Records of spatial reasoning questions:

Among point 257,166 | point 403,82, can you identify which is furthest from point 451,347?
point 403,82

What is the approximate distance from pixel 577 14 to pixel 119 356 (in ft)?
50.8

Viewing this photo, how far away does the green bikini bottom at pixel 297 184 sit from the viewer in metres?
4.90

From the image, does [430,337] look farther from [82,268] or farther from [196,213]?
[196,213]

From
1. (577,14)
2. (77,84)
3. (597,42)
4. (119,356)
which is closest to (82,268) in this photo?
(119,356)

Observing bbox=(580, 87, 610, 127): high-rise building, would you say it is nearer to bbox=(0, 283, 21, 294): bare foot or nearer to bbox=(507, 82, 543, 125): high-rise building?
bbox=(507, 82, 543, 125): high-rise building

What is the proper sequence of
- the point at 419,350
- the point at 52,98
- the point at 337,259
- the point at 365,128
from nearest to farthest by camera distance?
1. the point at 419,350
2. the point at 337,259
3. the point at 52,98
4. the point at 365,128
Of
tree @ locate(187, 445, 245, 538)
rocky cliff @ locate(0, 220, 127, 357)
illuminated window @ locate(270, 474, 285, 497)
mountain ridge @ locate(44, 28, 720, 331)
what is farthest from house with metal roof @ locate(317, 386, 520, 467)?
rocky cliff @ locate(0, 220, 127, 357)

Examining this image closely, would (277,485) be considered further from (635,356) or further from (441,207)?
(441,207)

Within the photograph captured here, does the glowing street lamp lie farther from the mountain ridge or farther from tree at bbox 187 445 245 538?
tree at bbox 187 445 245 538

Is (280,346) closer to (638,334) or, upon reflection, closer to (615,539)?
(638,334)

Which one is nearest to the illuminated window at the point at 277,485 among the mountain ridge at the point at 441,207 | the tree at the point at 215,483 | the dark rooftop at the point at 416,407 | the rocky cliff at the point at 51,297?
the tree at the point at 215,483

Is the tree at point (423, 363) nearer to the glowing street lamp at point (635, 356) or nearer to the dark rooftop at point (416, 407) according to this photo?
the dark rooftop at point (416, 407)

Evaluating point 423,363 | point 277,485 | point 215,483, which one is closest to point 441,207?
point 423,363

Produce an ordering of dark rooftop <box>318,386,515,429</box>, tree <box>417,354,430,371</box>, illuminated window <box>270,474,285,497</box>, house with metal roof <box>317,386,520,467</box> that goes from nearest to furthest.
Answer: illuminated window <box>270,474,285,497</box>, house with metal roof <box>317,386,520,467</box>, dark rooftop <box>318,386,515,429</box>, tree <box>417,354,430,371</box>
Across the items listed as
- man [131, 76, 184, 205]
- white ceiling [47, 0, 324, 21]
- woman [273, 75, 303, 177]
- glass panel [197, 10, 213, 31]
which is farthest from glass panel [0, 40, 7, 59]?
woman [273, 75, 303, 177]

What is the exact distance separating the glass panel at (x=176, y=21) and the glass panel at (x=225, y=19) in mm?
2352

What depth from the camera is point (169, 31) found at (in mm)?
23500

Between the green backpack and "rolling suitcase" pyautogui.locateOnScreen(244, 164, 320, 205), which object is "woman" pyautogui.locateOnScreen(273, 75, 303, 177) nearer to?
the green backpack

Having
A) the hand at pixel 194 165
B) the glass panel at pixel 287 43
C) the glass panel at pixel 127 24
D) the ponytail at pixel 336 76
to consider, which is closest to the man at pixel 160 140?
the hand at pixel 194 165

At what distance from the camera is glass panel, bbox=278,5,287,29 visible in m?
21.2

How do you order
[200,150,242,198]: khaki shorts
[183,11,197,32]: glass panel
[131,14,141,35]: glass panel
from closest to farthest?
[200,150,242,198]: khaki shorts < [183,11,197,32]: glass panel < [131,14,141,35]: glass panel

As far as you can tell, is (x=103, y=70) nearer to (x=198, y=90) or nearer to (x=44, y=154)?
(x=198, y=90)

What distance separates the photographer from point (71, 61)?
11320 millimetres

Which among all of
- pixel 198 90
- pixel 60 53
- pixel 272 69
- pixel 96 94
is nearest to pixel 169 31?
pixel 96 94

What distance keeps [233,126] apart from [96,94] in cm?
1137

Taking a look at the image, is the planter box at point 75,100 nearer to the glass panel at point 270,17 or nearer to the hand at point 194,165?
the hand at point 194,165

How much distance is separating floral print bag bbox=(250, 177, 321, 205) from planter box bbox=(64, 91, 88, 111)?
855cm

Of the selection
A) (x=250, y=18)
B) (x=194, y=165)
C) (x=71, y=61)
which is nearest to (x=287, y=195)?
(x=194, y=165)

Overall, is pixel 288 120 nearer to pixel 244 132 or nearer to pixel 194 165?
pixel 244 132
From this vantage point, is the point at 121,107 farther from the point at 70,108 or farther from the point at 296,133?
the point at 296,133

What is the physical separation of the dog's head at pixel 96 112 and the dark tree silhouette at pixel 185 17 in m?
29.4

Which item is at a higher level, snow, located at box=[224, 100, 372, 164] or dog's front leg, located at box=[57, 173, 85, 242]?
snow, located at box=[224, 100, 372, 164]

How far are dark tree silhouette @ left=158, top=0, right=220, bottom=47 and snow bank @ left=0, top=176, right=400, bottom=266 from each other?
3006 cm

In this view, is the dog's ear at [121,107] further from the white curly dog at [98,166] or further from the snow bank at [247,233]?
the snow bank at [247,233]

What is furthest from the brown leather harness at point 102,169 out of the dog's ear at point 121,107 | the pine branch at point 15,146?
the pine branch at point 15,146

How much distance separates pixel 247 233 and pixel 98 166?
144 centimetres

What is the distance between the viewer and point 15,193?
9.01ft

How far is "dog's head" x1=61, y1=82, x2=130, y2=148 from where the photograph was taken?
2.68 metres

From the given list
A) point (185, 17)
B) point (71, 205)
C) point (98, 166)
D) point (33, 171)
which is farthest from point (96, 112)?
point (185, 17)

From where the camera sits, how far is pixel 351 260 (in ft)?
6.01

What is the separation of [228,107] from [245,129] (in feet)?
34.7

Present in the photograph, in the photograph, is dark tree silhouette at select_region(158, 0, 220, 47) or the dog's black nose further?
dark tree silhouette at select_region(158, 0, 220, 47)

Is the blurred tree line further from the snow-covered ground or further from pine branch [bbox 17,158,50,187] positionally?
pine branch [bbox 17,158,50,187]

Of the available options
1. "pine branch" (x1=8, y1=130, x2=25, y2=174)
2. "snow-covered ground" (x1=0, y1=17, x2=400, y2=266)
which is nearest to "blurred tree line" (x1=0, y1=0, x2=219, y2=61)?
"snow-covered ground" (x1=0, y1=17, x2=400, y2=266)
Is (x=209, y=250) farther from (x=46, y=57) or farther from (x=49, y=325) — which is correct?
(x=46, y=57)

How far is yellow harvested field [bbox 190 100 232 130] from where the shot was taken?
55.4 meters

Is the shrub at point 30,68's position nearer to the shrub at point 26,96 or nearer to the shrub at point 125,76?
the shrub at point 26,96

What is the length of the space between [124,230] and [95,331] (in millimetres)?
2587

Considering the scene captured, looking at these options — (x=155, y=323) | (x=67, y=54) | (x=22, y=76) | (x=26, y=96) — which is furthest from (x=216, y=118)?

### INSTRUCTIONS FOR THE TASK
Gather every line in the records above that contains the word "rise", and copy each one out in full.

### TASK ANSWER
Observing bbox=(580, 87, 610, 127): high-rise building, would you say it is nearer to bbox=(0, 283, 21, 294): bare foot or nearer to bbox=(507, 82, 543, 125): high-rise building?
bbox=(507, 82, 543, 125): high-rise building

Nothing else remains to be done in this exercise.